Begin the copy at the line containing "So sánh hai" and end it at the final line of the material below, reproducing each line exactly, without images.
========================
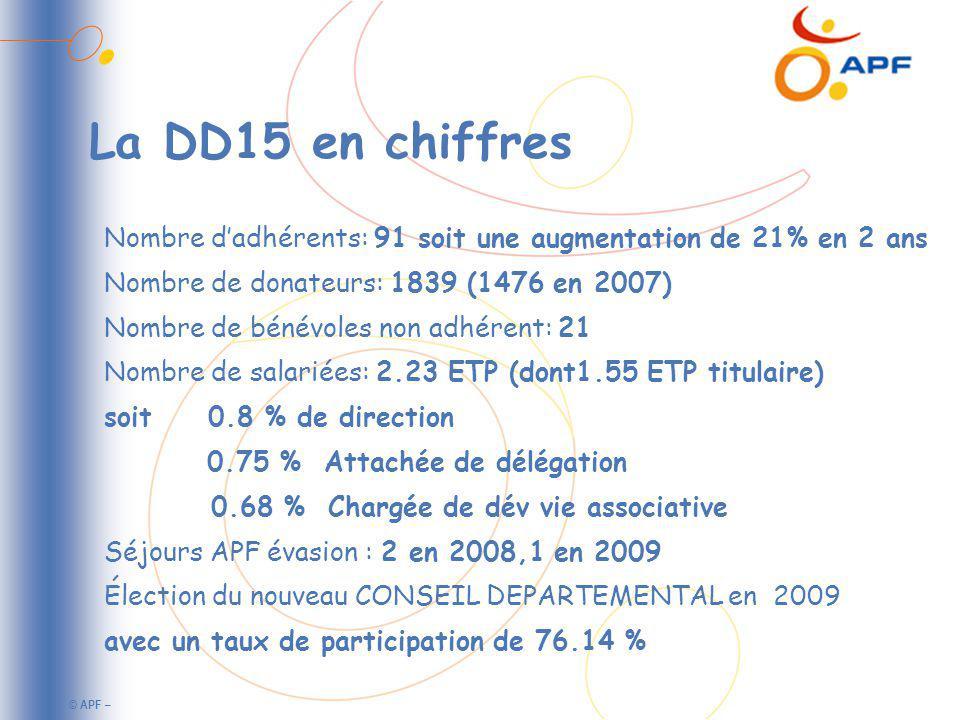 © APF – La DD15 en chiffres Nombre dadhérents: 91 soit une augmentation de 21% en 2 ans Nombre de donateurs: 1839 (1476 en 2007) Nombre de bénévoles non adhérent: 21 Nombre de salariées: 2.23 ETP (dont1.55 ETP titulaire) soit 0.8 % de direction 0.75 % Attachée de délégation 0.68 % Chargée de dév vie associative Séjours APF évasion : 2 en 2008,1 en 2009 Élection du nouveau CONSEIL DEPARTEMENTAL en 2009 avec un taux de participation de 76.14 %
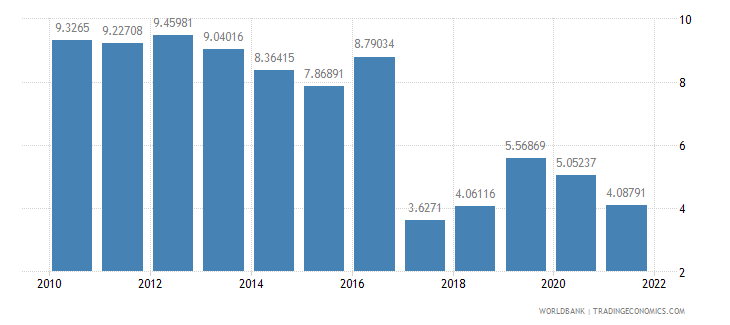 nepal inflation consumer prices annual percent wb data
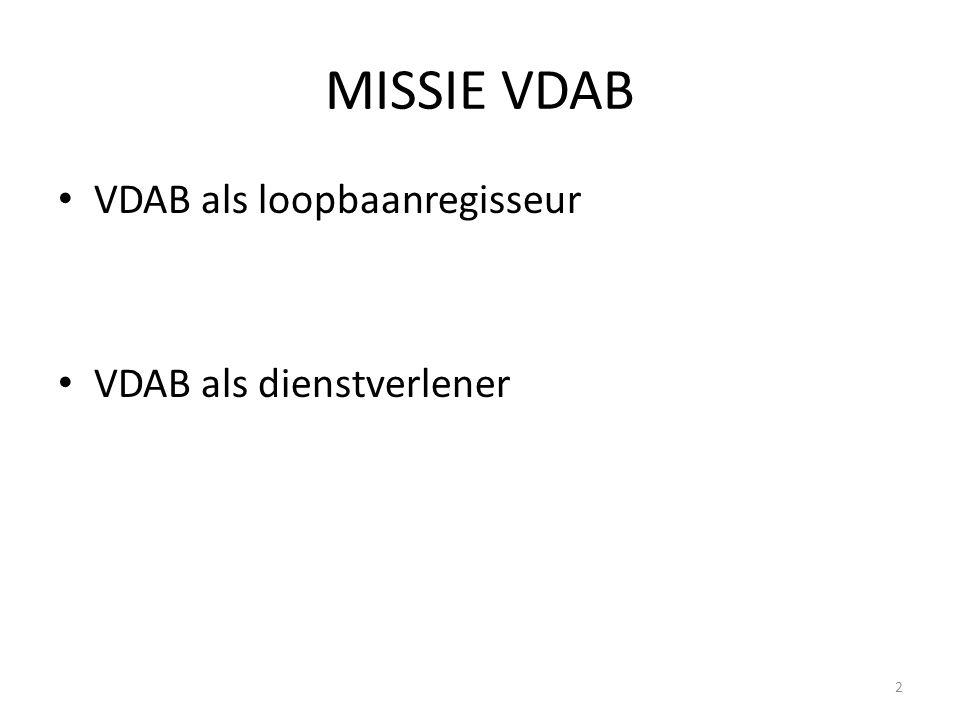 MISSIE VDAB VDAB als loopbaanregisseur VDAB als dienstverlener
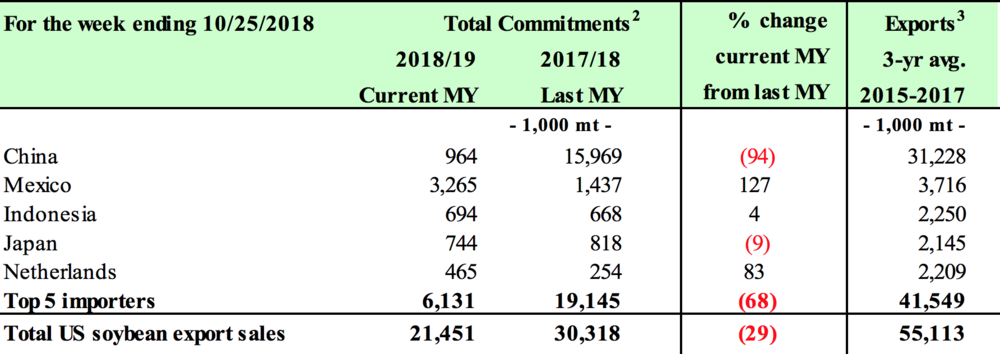 ( Source: USDA Grain Transportation Report )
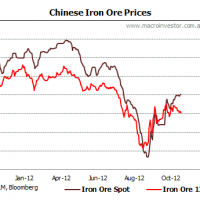 Daily iron ore price update (Chinese ore deluge?)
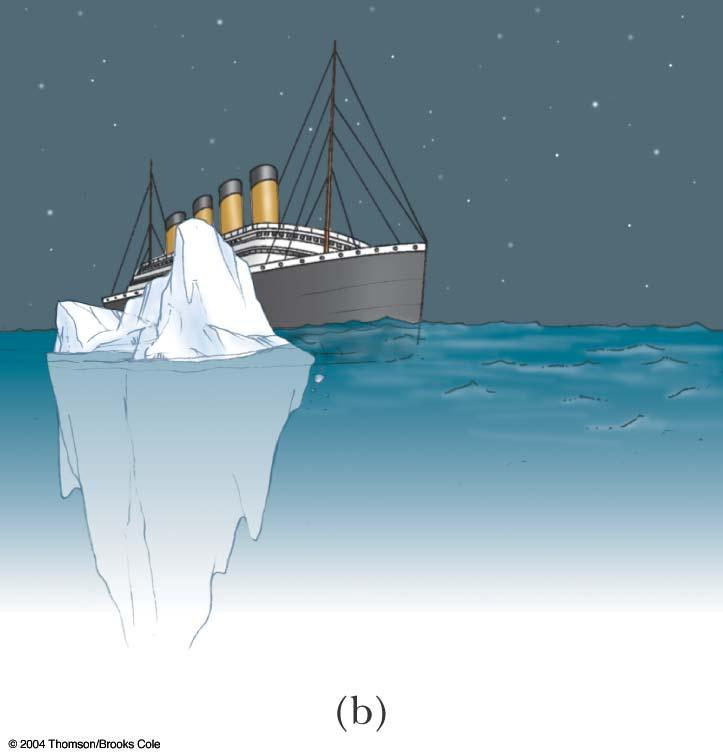 Archimedes s Principle, Iceberg Example, cont V ice is the total volume of the iceberg V water is the volume of the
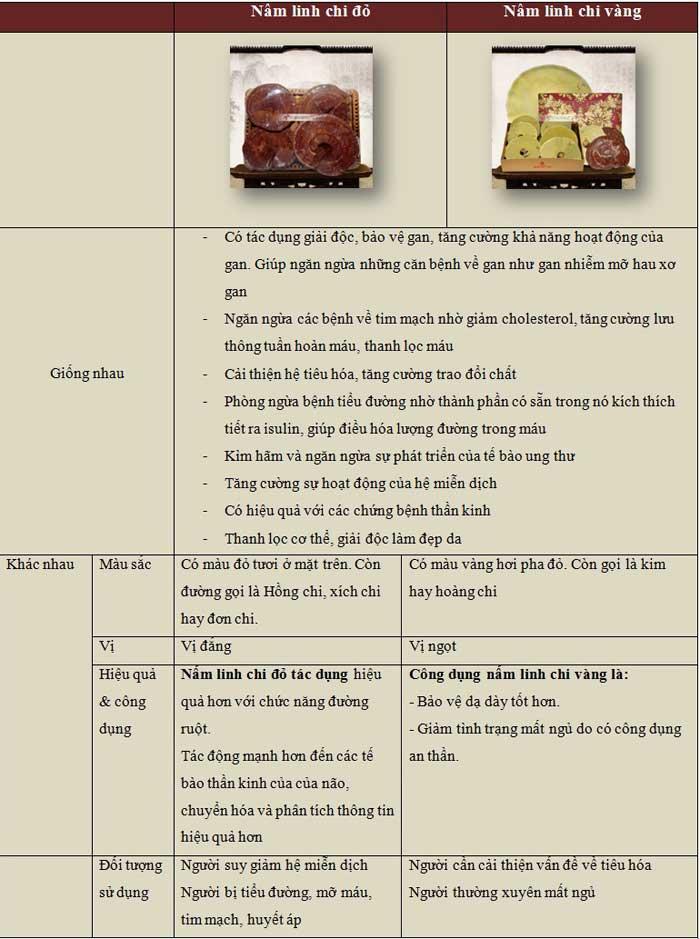 So sánh hai loại nấm linh đỏ và nấm linh chi vàng hàn Quốc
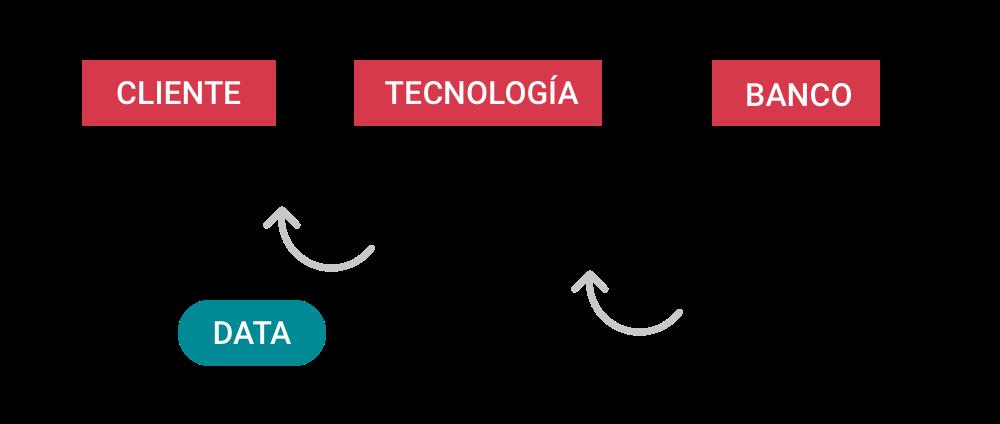flijo tecnologicas financieras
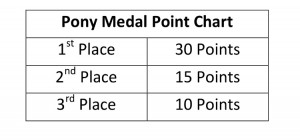 To qualify for the USEF Pony Medal, a rider must earn a minimum of 30 points, which are awarded according to the point chart above.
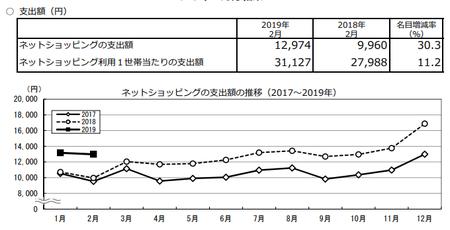 支出額・推移(h31.2).png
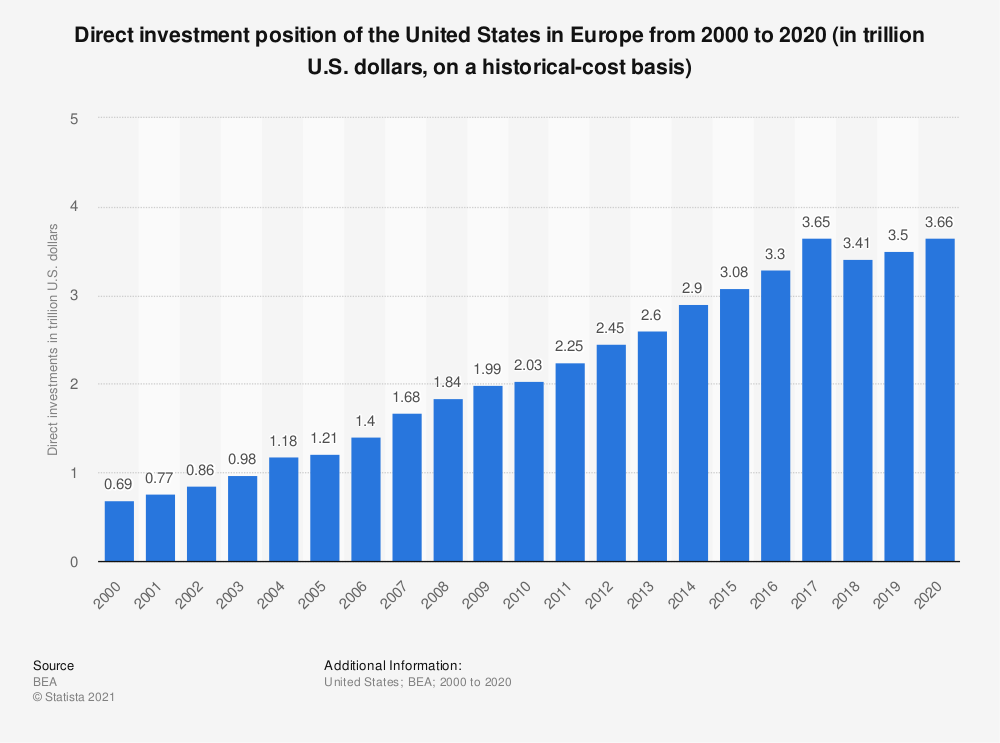 Statistic: Direct investment position of the United States in Europe from 2000 to 2019 (in trillion U.S. dollars, on a historical-cost basis) | Statista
========================
§ **Task output**:
 So sánh hai loại nấm linh đỏ và nấm linh chi vàng hàn Quốc
flijo tecnologicas financieras
 To qualify for the USEF Pony Medal, a rider must earn a minimum of 30 points, which are awarded according to the point chart above.
 支出額・推移(h31.2).png
 Statistic: Direct investment position of the United States in Europe from 2000 to 2019 (in trillion U.S. dollars, on a historical-cost basis) | Statista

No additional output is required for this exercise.